If you intend to modify the camera orientation later, you can also link the same way the Rotate/camRotate parameter (those for the camera, not the card).

Note that when the Natron Card3D node is used in Nuke (where it appears as Card3DOFX), the node has an external Cam input, to which a Camera node may be connected.
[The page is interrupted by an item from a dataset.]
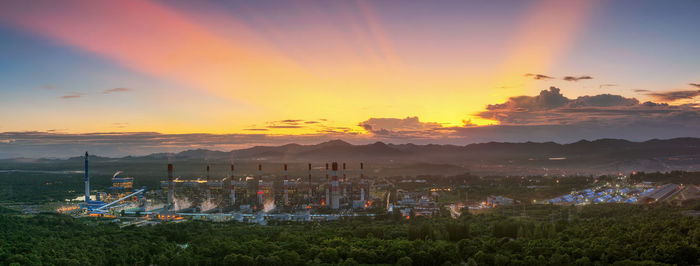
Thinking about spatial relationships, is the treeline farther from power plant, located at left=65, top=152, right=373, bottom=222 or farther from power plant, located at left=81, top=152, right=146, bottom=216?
power plant, located at left=81, top=152, right=146, bottom=216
There may be a similar concept in future versions of Natron.

Building the panorama in Natron

First sketch: overlap the images

Make sure that the Output Components parameter in all readers is set to RGBA, so that images have a transparent value outside of their domain.

Now, connect the outpput of the first Card3D to the B input of a Merge node, connect the secont to the A input, the third to the A2 input, etc…

The output of the Merge node should show a first panorama, obtained by overlapping all images.

Drawing the masks

Add a Roto node after each LensDistortion, before each Card3D.

Only leave connected the A and B inputs to the Merge node to the two first Card3D nodes.

Check Premultiply in each Roto node, check that only the A channel is affected by Roto in its parameters, and start editing the roto mask on the second image, for which the LensDistortion output is connected to the A input of the Merge, while viewing the output of the Merge.

Set the compositing operator of each roto shape to “min” instead of “over”, so that the original image alpha gets masked by the roto shape.

Do not forget to add feather, especially in the overlap area.

Then, reconnect the A2 input to the third Card3D, and start editing its roto mask, always in “min” compositing mode.

Do the same with A3, A4, etc… and you should end up with a full panorama.

Future work

Camera response

See Camera response curve and Vig_optimize.

The values Ra Rb Rc Rd Re on the i line encode a color response curve (EMoR). See EMoRParamsin the hugin source code.

Exposure and color

See Vignetting and Vig_optimize.

Eev encodes the exposure, see ExposureValue in the hugin source code.

Er and Eb encode the red and blue multipliers, see WhiteBalanceRed and WhiteBalanceBlue in the hugin source code.


See Vignetting and Vig_optimize.

Va is always 1, see VigCorrMode in the hugin source code.

Vb Vc Vd encode the degree 2, 4 and 6 coefficients for vignette correction, see RadialVigCorrCoeff in the hugin source code.

Vx and Vy encode the vignetting center shift, see RadialVigCorrCenterShift in the hugin source code.